These days, many companies integrate machine learning solutions into their analytics tool set to enhance brand management, improve customer experience and increase operational efficiency. Machine learning models are the core component of machine learning solutions. Models are trained using mathematical algorithms and large data sets to make reliable predictions. Two common examples of predictions are (1) determining if a set of financial transactions indicates fraud or (2) assessing consumer sentiment around a product, based on input collected from social media.
Amazon SageMaker is a fully managed service that lets developers and data scientists build, train and deploy machine learning models. In SageMaker, you can use out-of-the-box algorithms or go the bring-your-own path for a more customized solution. Both choices are valid and serve equally well as the basis for a successful machine learning solution.
(Editor's note: You can see other alternatives to SageMaker here.)
SageMaker’s out-of-the-box algorithms include popular, highly optimized examples for image classification, natural language processing, etc. The complete list can be found here.
- Out-of-the-Box Advantages: These algorithms have been pre-optimized (and are undergoing continuous improvement). You can be up, running and deployed fast. Plus, AWS automatic hyper-parameter tuning is available.
- Out-of-the-Box Considerations: The continuous improvements mentioned above may not produce results as predictably as if you had complete control over the implementation of your algorithms.
If these algorithms aren’t suitable for your project, you have three other choices: (1) Amazon’s Apache Spark Library, (2) custom Python code (that uses TensorFLow or Apache MXNet) or (3) “bring your own” where you are essentially unconstrained, but will need to create a Docker image in order to train and serve your model (you may do so using the instructions here).
The bring-your-own approach offers you complete freedom. This may prove attractive to data scientists who have already built up a library of custom and/or proprietary algorithmic code that may not be represented in the current out-of-the box set.
- Bring-Your-Own Advantages: Enables complete control over the entire data science pipeline along with the use of proprietary IP.
- Bring-Your-Own Considerations: Dockerization is required to train and serve the resulting model. Incorporating algorithmic improvements are your responsibility.

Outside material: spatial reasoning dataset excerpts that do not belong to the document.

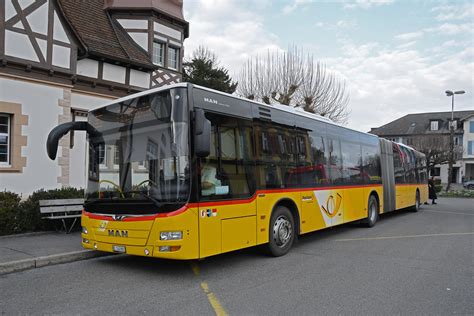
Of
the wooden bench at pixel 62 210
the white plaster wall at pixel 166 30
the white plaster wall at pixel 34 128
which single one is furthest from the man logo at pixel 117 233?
the white plaster wall at pixel 166 30

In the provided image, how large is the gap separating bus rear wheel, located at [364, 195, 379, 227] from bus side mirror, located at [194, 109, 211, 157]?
8222 mm

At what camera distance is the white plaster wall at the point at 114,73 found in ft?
48.9

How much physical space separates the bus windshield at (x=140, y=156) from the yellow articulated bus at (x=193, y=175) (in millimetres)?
15

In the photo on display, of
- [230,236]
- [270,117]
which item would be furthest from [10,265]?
[270,117]

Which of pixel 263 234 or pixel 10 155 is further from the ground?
pixel 10 155

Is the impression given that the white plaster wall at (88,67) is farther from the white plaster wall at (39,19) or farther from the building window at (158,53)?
the building window at (158,53)

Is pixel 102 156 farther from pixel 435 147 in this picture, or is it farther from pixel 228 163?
pixel 435 147

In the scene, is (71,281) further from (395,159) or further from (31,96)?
(395,159)

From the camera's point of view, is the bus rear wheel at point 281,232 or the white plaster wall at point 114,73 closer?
the bus rear wheel at point 281,232

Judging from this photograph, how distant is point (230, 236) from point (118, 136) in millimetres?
2472

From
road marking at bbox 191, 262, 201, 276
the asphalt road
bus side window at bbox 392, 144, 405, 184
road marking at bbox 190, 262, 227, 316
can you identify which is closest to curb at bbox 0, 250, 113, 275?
the asphalt road

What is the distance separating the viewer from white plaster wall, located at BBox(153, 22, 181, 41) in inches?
682

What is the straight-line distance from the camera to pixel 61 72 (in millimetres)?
12633

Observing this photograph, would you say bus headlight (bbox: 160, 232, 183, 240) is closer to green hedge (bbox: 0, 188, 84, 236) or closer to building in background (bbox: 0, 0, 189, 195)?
green hedge (bbox: 0, 188, 84, 236)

Regardless of your algorithm choice, SageMaker on AWS is an approach worth considering, given how much focus has been placed on ease-of-use from a data science perspective. If you’ve ever attempted to migrate a machine learning project from your local environment to a hosted one, you’ll be pleasantly surprised at how seamless SageMaker makes it. And if you’re starting from scratch, you’re already several steps closer to your goal, given how much is already at your fingertips.